Il serait bien beau le monde où nous n’aurions pas de contrôle aux lignes, comme entre les pays européens, mais nous ne formons pas de confédération avec les États-Unis et n’avons pas d’intérêts économiques ou culturels à le faire. Les frontières sont là pour rester.

Dans cette situation, le message doit être clair ; tout passage en dehors des points de contrôle officiels est illégal et doit être puni en bonne et due forme.

Sinon, on se retrouve avec cette sorte d’ambiguïté où on envoie le message que le chose est illégale, mais qu’il n’y a pas de conséquences et qu’on reçoit les illégaux comme des rois.

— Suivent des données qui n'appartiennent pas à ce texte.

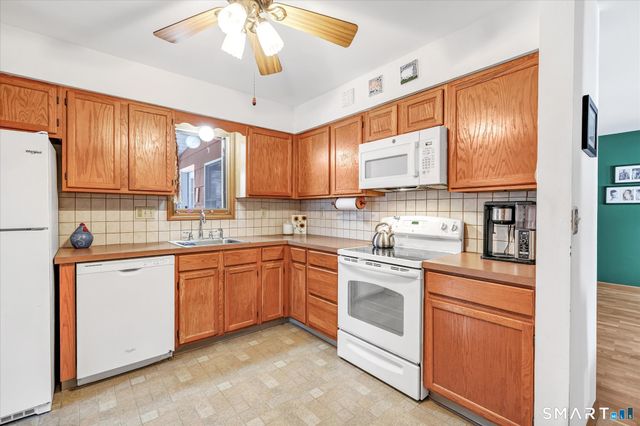 22 Jenyfer Court, Shelton, CT 06484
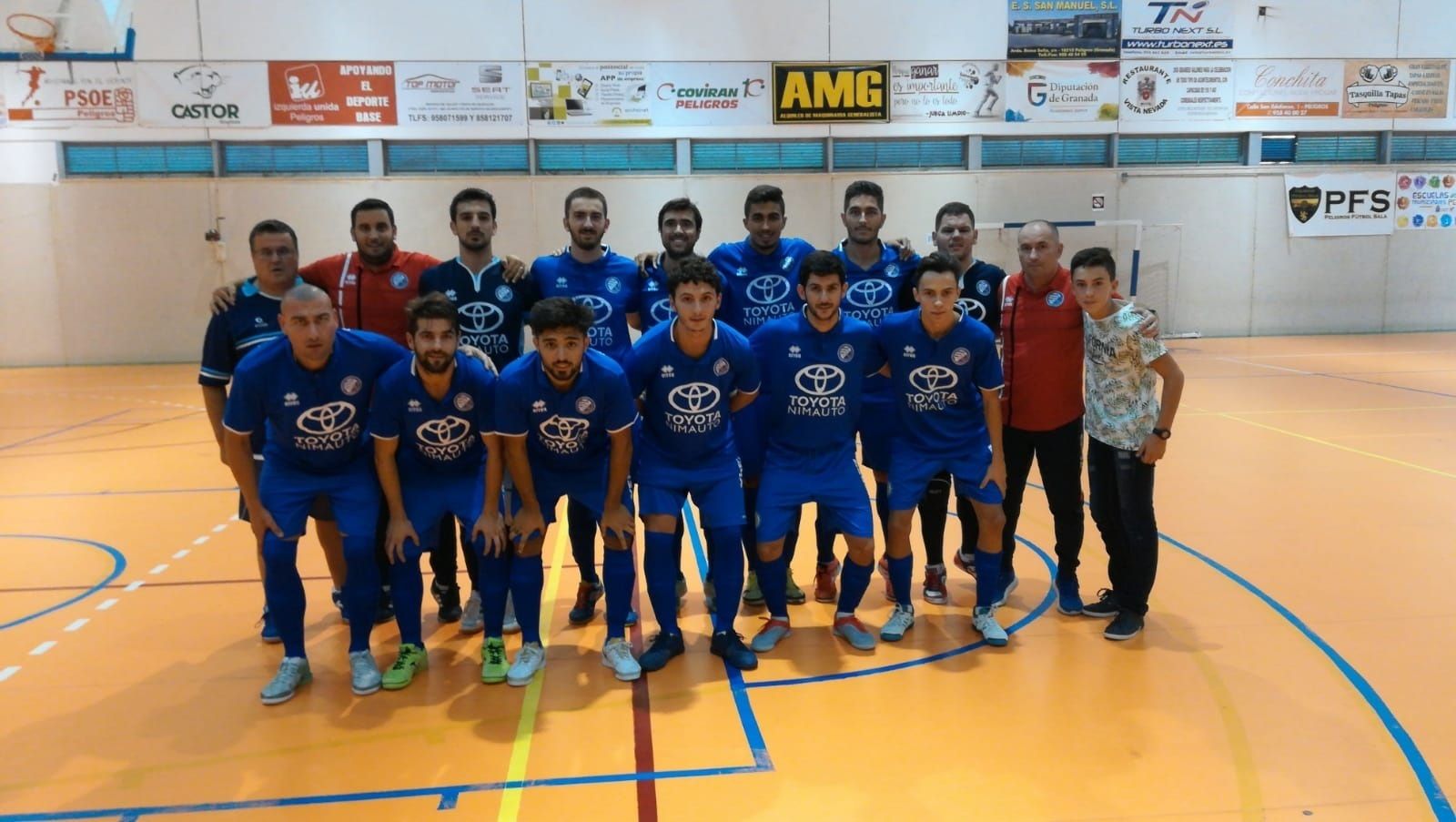 Formación inicial del Xerez Toyota Nimauto en Peligros.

On crée une situation qui est carrément une invitation à prendre le risque pour les migrants.

C’est avec ce genre de discours mielleux et irresponsables qu’on se ramasse avec le passage de 91 000 migrants illégaux depuis 2017. Et sur ce lot, il est inévitable qu’il y ait des fatalités.

À force de pencher en faveur des migrants illégaux, le gouvernement de Justin Trudeau les invite ouvertement à prendre le risque de mourir à la frontière, ce qui est inacceptable. Dans un sens comme dans l’autre, il faut retirer la motivation derrière cette prise de risque et affirmer haut et fort que la loi sera appliquée et que les illégaux seront retournés d’où ils sont venus.

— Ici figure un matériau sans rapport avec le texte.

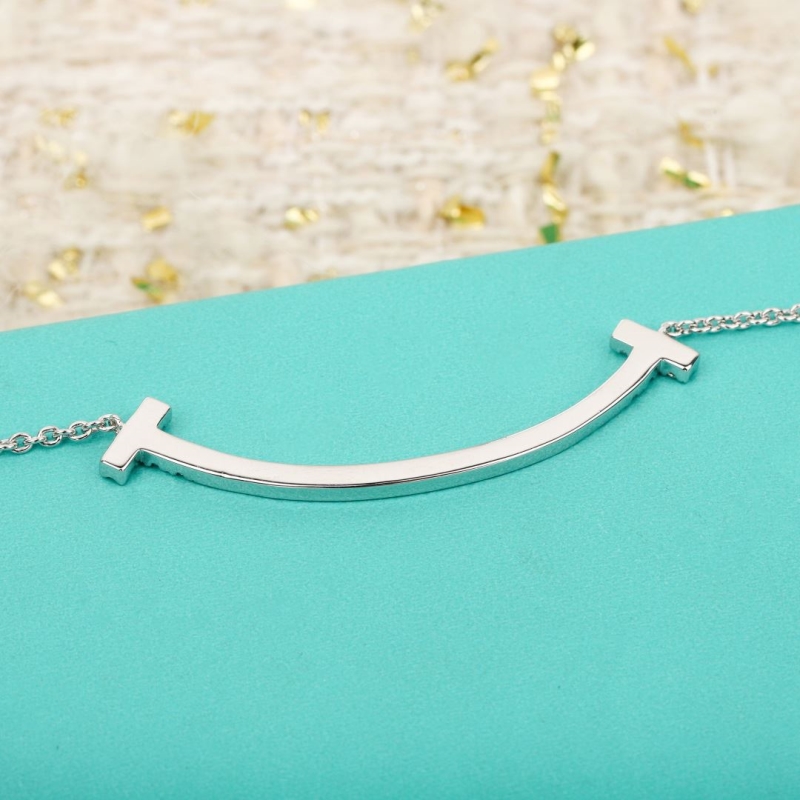 T*f*ny necklaces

Suite à cela, s’il y a encore des tentatives, elles seront la responsabilité seule du migrant, et non d’un gouvernement qui l’aurait invité à prendre la route.

Mauvais voisinage

Ce laxisme autour du chemin Roxham, aussi, finira par sérieusement embêter nos voisins du sud, qui ont déjà des problèmes à leur frontière sud avec le Mexique. Il serait peut-être temps d’agir avant qu’ils nous réclament l’érection d’un mur tout le long de notre frontière de 8 891 km!

Même si on dispose de peu d’information sur la victime de mercredi dernier, on sait qu’il avait un mandat d’arrestation contre lui durant le temps des fêtes et que sa recherche fut abandonnée puisqu’on pensait qu’il était déjà aux États-Unis.

Ainsi, bien qu’il y ait peu d’entrée du Canada vers les États-Unis, ce passage de criminels de part et d’autre de la frontière a de quoi déranger.

N’oublions pas la grande quantité d’armes à feu qui passe aussi par Akwesasne! Celles-ci alimentent la majorité des violences urbaines à Toronto et Montréal.

Mais les scandales entourant ce poste-frontière officieux ne s’arrêtent pas aux questions de principe ; on apprenait cet été que le propriétaire des terrains autour de Roxham, qui bénéficie de généreux contrats de location de ses terrains par les services frontaliers, était un important donateur libéral…

C’est donc probablement à regrets que Trudeau entend renégocier avec les États-Unis pour fermer le chemin Roxham pour de bon en 2023. Au bout du compte, ça aura pris les États-Unis pour finalement faire entendre raison au gouvernement.